Overview

In the final part of this series, we focus our attention on scaling the model training task. We begin by highlight the steps necessary to configure a Ray cluster. Followed by a refactoring of our training node to leverage the cluster resources. By the end, you should have no problem training tens of thousands of models even on a modest two-node cluster.

Introduction

In the previous post of this series, we configured the components of MLFlow and integrated experiment tracking into our project using Kedro hooks. In this post, we are going to configure a Ray cluster and leverage it to train our models at scale.

Getting Started

The first thing we need to do is add Ray as a dependency to our project.

Important

We need to be very careful here because the version of Ray and Python of the client must match the versions running on the cluster.

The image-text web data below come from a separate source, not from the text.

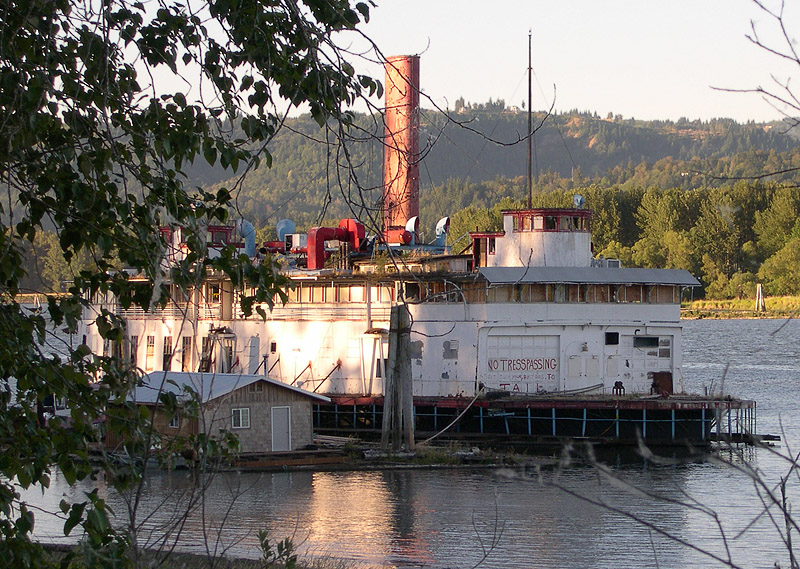 RIVER QUEEN Built S.S. SHASTA in San Francisco, CA for the transbay ferry service. Served in Washington state during the 1940's and 1950's. Moored in NW Portland as a restaurant until 1995. Put up for sale and moved to Columbia County where it has been slowly deteriorating.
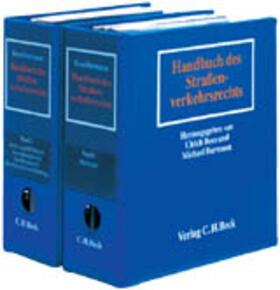 Handbuch des Straßenverkehrsrechts - ohne Fortsetzungsbezug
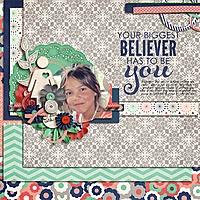 20130510_BelieveInYourself_WEBResized.jpg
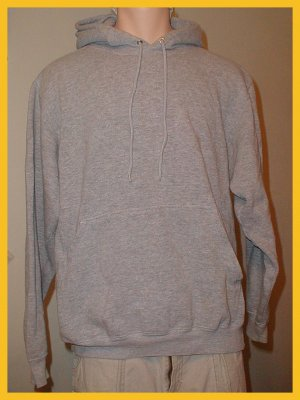 Men's Gray Sweatshirt Hoodie, Size L by Champs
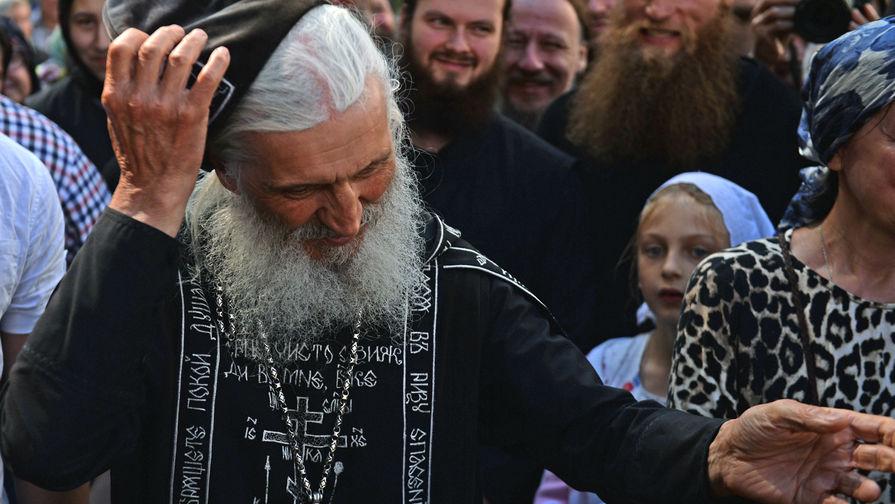 Арестованный экс-схимонах Сергий отказывается от воды и еды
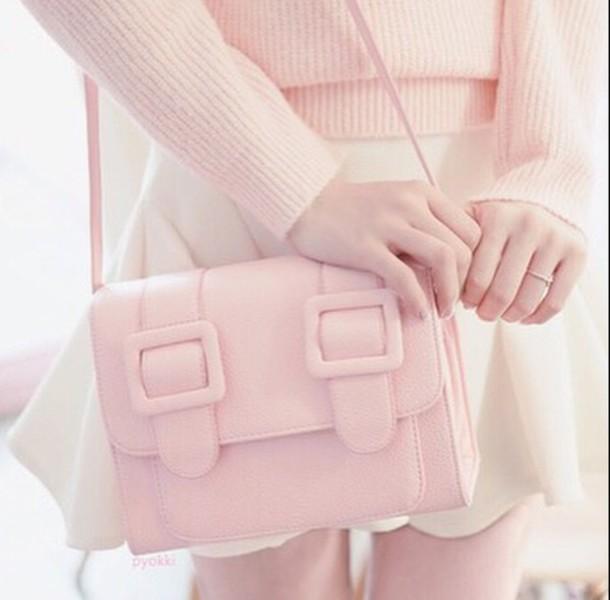 bag, kawaii, shabby chic, pink, purse, purse and bag, pink purse, pink bag  - Wheretoget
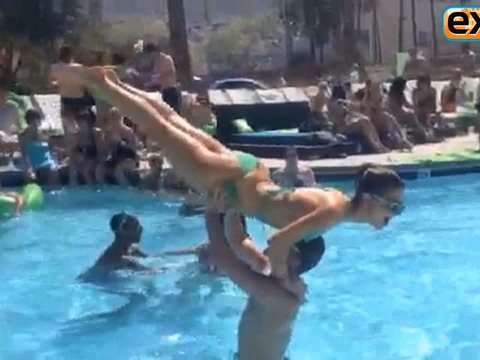 Video! Maria Menounos Practices 'Dancing' Moves in a Bikini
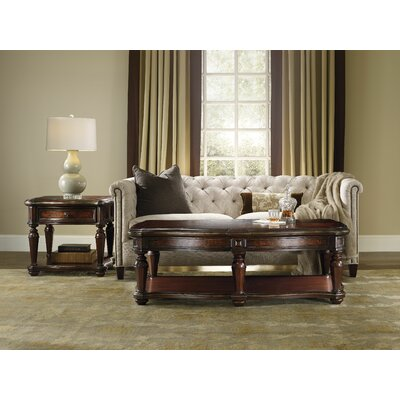 Hooker Furniture Grand Palais Coffee Table Set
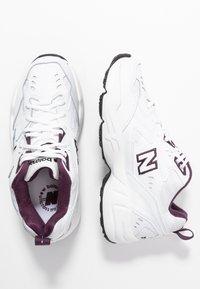 New Balance - WX608 - Trainers - white/purple - 3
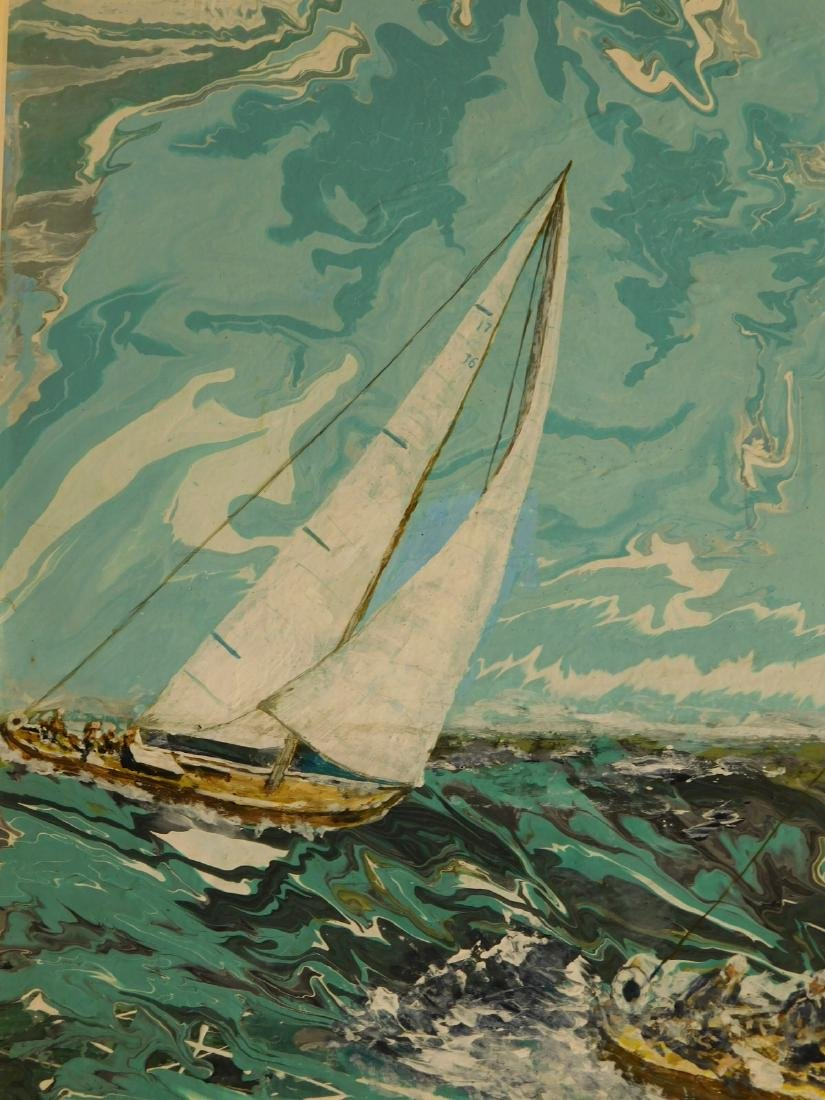 Bill Miller:  Sailboat Racing, Florida - 7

Let’s pin a specific version of Ray and Python to our environment.yml file:

# ./environment.yml
name: my_environment_name
channels:
  - conda-forge
  - defaults

dependencies:
  - 'pymc=5.20.1'
  - 'graphviz=12.2.1'
  - 'numpyro=0.17.0'
  - 'python=3.12.7' # Pin Python version
  - pip:
    - ipython>=8.10
    - jupyterlab>=3.0
    - kedro-datasets>=3.0
    - kedro-viz>=6.7.0
    - kedro[jupyter]~=0.19.11
    - notebook
    - pre-commit~=3.5
    - polars~=1.23.0
    - pyarrow~=18.1.0
    - plotly~=5.24.0
    - openpyxl~=3.1.0
    - kedro-docker~=0.6.2
    - pymc-extras==0.2.3
    - mlflow==2.19.0
    - psycopg2-binary==2.9.10
    - ray[default]==2.42.1 # Pin Ray version

Next, we need to configure our Ray cluster.

Configuring a Ray Cluster

In practice you will want to configure your cluster independently from the current project you are working on because you will want to use this cluster across many projects. However, because this is a blog post, to keep things palatable we are going to configure our cluster coupled to our current project. I will attempt to call out where things differ and what you will need to do to configure your cluster in that situation.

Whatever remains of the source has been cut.